SPECTRA takes in a single cell gene expression matrix and a set of pathway annotations to fit the data to.
gene_set_annotations = {
"global": {"global_ifn_II_response" : ["CIITA", "CXCL10", ...] , "global_MHCI": ["HLA-A". "HLA-B", "HLA-C"] },
"CD8_T": {"CD8_exhaustion" : ["CXCL13", "LAG3", "CD39", ...]}
...
}
Alternatively, SPECTRA can take in a set of adjacency matrices representing networks for each cell type:
gene_set_annotations = {
"global": adjacency_matrix1,
"CD8_T": adjacency_matrix2,
...
}
A pypi package will be available soon. For installation, you can add spectra to pip:
git clone https://github.com/dpeerlab/spectra
cd spectra
pip install .
We provide a full tutorial how to run the basic Spectra model here:
https://github.com/dpeerlab/spectra/blob/main/notebooks/Spectra_Colaboratory_tutorial.ipynb
You can run this tutorial on the Google Colaboratory.
You can use log1p transformed median library size normalized data.
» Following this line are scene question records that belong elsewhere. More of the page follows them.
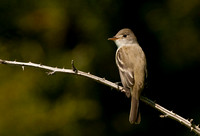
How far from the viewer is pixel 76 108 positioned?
19.6 ft

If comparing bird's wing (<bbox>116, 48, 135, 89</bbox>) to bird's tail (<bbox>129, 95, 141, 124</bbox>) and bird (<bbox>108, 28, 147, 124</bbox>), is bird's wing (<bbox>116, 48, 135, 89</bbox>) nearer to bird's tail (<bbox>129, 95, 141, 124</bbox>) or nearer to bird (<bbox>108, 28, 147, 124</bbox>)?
bird (<bbox>108, 28, 147, 124</bbox>)

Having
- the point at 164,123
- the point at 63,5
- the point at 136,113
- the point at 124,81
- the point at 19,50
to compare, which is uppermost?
the point at 63,5

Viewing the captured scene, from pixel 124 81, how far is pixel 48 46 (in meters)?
1.48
Most benchmarks have been performed using scran normalization (https://doi.org/10.1186/s13059-016-0947-7). You can find a tutorial how to prepare your data for scran here:
https://github.com/dpeerlab/spectra/blob/main/notebooks/scran_preprocessing.ipynb
An R script to run scran can be found in the preprocessing folder of this repository.
Data used for the examples can be found in the data folder of this package (https://github.com/dpeerlab/spectra/tree/main/data): This is a subsetted version of the Bassez et al. Nature Medicine (https://doi.org/10.1038/s41591-021-01323-8) preprocessed by scran and emptydrops with annotated cell types.
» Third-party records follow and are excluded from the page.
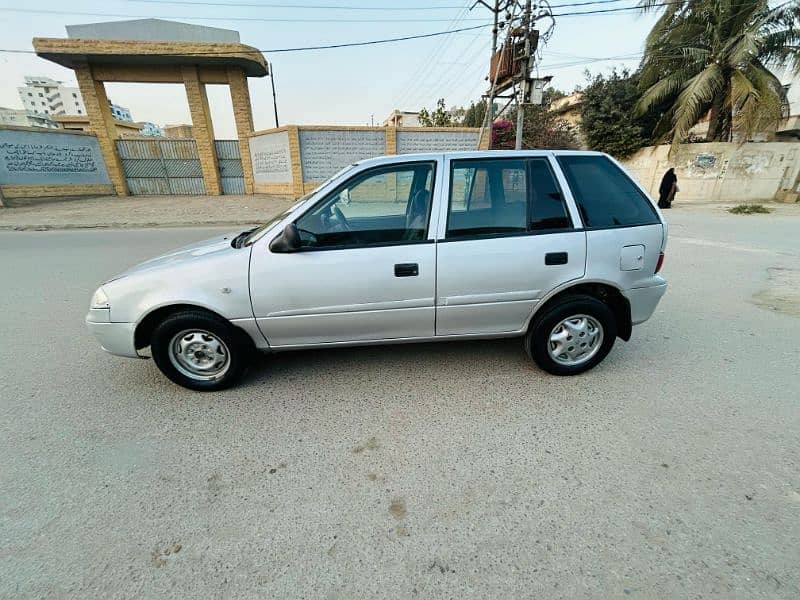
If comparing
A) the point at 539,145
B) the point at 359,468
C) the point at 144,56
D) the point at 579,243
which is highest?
the point at 144,56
We start by importing spectra. The easiest way to run spectra is to use the est_spectra
function in the spectra
module, as shown below. The default behavior is to set the number of factors equal to the number of gene sets plus one. However, this can be modified by passing an integer e.g. L = 20
as an argument to the function or a dictionary that maps cell type to an integer per cell type. We provide a method for estimating the number of factors directly from the data by bulk eigenvalue matching analysis, which is detailed further below.
from spectra import spectra as spc
model = spc.est_spectra(adata = adata, gene_set_dictionary = gene_set_dictionary, cell_type_key = "cell_type", use_highly_variable = True, lam = 0.01)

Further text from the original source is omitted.